[Questions about scene geometry]
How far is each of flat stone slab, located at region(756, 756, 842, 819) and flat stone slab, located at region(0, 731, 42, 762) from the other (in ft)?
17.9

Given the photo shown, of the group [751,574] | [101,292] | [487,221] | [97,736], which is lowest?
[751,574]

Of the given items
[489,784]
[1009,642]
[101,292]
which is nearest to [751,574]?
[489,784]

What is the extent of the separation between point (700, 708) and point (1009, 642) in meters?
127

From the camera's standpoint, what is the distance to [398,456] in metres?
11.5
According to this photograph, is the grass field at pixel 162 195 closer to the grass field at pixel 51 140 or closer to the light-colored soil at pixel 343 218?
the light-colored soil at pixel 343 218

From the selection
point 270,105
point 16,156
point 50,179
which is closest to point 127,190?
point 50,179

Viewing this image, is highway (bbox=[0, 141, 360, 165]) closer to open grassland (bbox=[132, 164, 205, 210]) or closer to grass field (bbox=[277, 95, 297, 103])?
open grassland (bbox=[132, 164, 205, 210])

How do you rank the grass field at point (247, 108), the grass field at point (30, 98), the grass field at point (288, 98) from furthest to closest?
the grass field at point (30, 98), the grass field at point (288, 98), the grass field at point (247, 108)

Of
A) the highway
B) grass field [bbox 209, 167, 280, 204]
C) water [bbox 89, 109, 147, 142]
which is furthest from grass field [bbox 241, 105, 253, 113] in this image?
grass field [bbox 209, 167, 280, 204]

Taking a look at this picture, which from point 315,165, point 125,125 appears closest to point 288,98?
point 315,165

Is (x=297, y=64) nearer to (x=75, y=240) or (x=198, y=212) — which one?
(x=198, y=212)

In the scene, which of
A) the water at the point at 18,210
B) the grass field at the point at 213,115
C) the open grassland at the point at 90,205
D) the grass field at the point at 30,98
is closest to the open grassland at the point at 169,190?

**Set task**
Copy the part of the data that opens with the line containing "What is the extent" and runs to the end of the data, reproducing each line unchanged.

**Task answer**
What is the extent of the separation between point (700, 708) and point (1009, 642) in meters?
127

From the camera's standpoint, what is the distance to [398,456] in metres?
11.5
According to this photograph, is the grass field at pixel 162 195 closer to the grass field at pixel 51 140 or closer to the light-colored soil at pixel 343 218?
the light-colored soil at pixel 343 218

From the selection
point 270,105
point 16,156
point 50,179
which is closest to point 127,190?
point 50,179

Viewing this image, is highway (bbox=[0, 141, 360, 165]) closer to open grassland (bbox=[132, 164, 205, 210]) or closer to grass field (bbox=[277, 95, 297, 103])?
open grassland (bbox=[132, 164, 205, 210])

How do you rank the grass field at point (247, 108), the grass field at point (30, 98), the grass field at point (288, 98) from furthest to closest?
the grass field at point (30, 98), the grass field at point (288, 98), the grass field at point (247, 108)

Of
A) the highway
B) grass field [bbox 209, 167, 280, 204]
C) water [bbox 89, 109, 147, 142]
which is furthest from grass field [bbox 241, 105, 253, 113] in this image?
grass field [bbox 209, 167, 280, 204]

Taking a look at this picture, which from point 315,165, point 125,125 appears closest to point 288,98?
point 315,165

Is (x=297, y=64) nearer to (x=75, y=240) or (x=198, y=212) — which one?
(x=198, y=212)

In the scene, which of
A) the water at the point at 18,210
B) the grass field at the point at 213,115
C) the open grassland at the point at 90,205
D) the grass field at the point at 30,98
is closest to the open grassland at the point at 169,190?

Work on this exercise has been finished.